En l'état, le film laisse une impression étrange pour qui connaît les grandes pièces de l'œuvre du réalisateur de Psychose : après une introduction anxiogène dans laquelle un individu mystérieux ( Joseph Cotten) échappe à la surveillance de deux autres, le reste se déroule dans un cadre presque bucolique, celui d'une petite bourgade californienne ensoleillée ( Santa Rosa, qui a véritablement servi de décor pour de nombreuses scènes d'extérieur, dont les habitants ont souvent servi de figurants, qui était le lieu d'habitation de deux des actrices et l'endroit où résidait la famille d'Hitchcock) bien loin de l'ambiance oppressante du début. C'est là que descend du train l' oncle Charlie, un homme élégant et charmant, portant bien et accueilli avec chaleur par la famille de sa sœur Emma qui se languissait de lui. A peine installé dans la maison (il occupera la chambre de sa nièce bien-aimée, la pétillante Charlie qui porte donc son prénom), il se voit pressé de toutes parts pour narrer ses années de pérégrinations. Gêné, Charlie préfère esquiver, affirmant qu'il laisse ses voyages derrière lui et éblouissant ses hôtes avec des cadeaux hors de prix, proposant même à son beau-frère banquier d'ouvrir un compte dans son établissement.

Extrait de données ->
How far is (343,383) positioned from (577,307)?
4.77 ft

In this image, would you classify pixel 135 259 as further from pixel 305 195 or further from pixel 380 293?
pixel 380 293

Consignes ->
A. D'après le texte sur le film, quelle petite ville de Californie sert de cadre à la majeure partie de l'histoire ?
B. Prolongez le texte sur le film à partir de sa dernière phrase.

Réponses ->
A. Santa Rosa.

B.
Charlie, l'oncle, c'est Joseph Cotten. Le spectateur part donc avec un temps d'avance sur les habitants de Santa Rosa qui ne savent rien des agissements du bonhomme, mais en est réduit à des conjectures : effectivement, nous le savons poursuivi et il semble bien qu'il ait choisi la maison de sa sœur comme refuge, mais rien ne prouve non plus qu'il soit malhonnête. Regardez-le sur les photos : ce bel homme, droit et charmant, ne peut qu'être un des nombreux " faux coupables " émaillant la filmographie de maître. Son affection pour sa sœur et sa relation très forte avec sa nièce préférée ne peuvent qu'installer le doute chez nous, qui savons pourtant qu'il cache quelque chose.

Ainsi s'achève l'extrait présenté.